╭─ TESTO SELEZIONATO

Lanno di formazione
di Mariella Spinosi
Il docente neo nominato si trova per la prima volta nelle condizioni di mettere alla prova ciò che ha precedentemente appreso nella fase di studio, di tirocinio, di preparazione al concorso, e le sue caratteristiche vocazionali. Si inserisce in un 'contesto' in cui deve trovare le risorse necessarie per acquisire le abilità e le competenze professionali. Ha bisogno, quindi, di essere accompagnato con azioni mirate, di avere informazioni ed assistenza.
Ma, alla luce dell'innovazione del sistema formativo, ha senso parlare ancora di anno di formazione? Cosa sta cambiando? Sono ancora valide le indicazioni della circolare 267/91, che cosa si potrebbe modificare per migliorare l'offerta?
Le caratteristiche dellofferta
La circolare 267 del 10 settembre 1991, ha ordinato in un unico testo abbastanza lineare ed articolato, tutte le disposizioni relative all'anno di formazione dei docenti, sparse in molte altre indicazioni, a partire dal 1982 (1).
Qui, l'anno di formazione viene rappresentato come momento integrante della procedura concorsuale e del periodo di prova ai fini della conferma in ruolo; esso ha come scopo prioritario "l'affinamento delle competenze professionali".

╰─
╭─ MATERIALE FORNITO

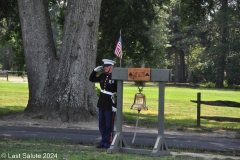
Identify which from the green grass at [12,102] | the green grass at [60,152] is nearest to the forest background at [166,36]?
the green grass at [12,102]

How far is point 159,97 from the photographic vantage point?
1077cm

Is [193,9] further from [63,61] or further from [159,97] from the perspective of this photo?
[159,97]

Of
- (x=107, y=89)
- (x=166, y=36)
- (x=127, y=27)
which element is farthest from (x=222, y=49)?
(x=107, y=89)

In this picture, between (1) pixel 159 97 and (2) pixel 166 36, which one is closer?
(1) pixel 159 97

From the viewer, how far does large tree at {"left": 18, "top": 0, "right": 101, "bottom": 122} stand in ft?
60.1

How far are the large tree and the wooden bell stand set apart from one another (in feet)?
23.1

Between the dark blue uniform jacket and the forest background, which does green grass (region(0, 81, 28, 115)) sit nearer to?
the forest background

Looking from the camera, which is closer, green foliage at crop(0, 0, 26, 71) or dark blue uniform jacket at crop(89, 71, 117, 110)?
dark blue uniform jacket at crop(89, 71, 117, 110)

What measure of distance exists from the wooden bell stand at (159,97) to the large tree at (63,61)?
7.04m

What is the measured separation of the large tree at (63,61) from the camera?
18328 millimetres

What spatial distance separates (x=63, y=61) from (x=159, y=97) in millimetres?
8347

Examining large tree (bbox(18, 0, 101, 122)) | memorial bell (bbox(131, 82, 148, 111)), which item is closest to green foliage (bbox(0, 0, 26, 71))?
large tree (bbox(18, 0, 101, 122))

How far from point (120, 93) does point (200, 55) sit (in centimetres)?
7594

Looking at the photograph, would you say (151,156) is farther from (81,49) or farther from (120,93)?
(81,49)
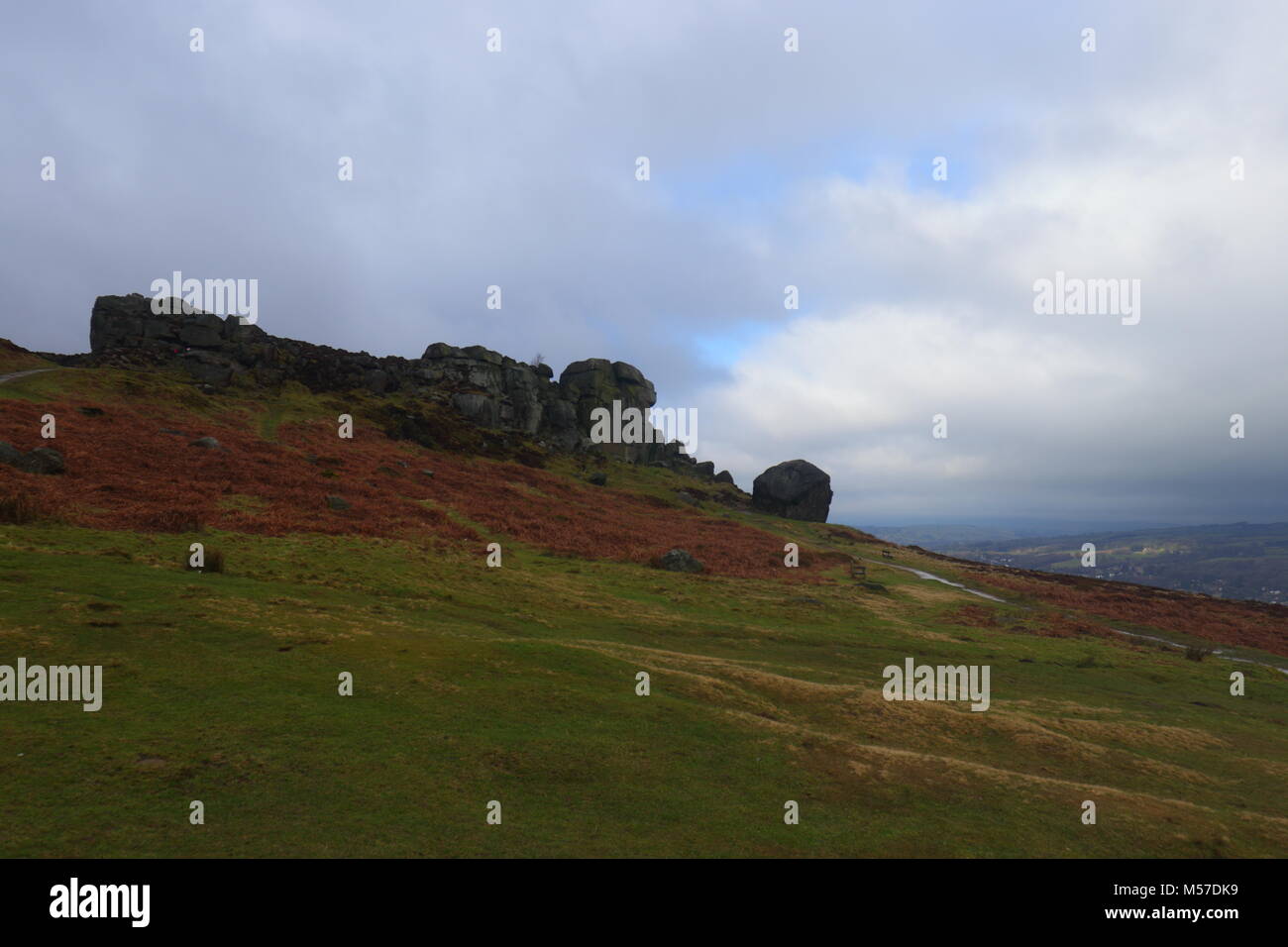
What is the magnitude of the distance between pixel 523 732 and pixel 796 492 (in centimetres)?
9797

╰─

*COMPITO DA SVOLGERE*: Per favore, riscrivi il passo del testo sull'anno di formazione da "Ma, alla luce" fino a "per migliorare l'offerta?" compreso, sostituendo "sistema formativo" con "percorso formativo".

*RISPOSTA AL COMPITO*:
Ma, alla luce dell'innovazione del percorso formativo, ha senso parlare ancora di anno di formazione? Cosa sta cambiando? Sono ancora valide le indicazioni della circolare 267/91, che cosa si potrebbe modificare per migliorare l'offerta?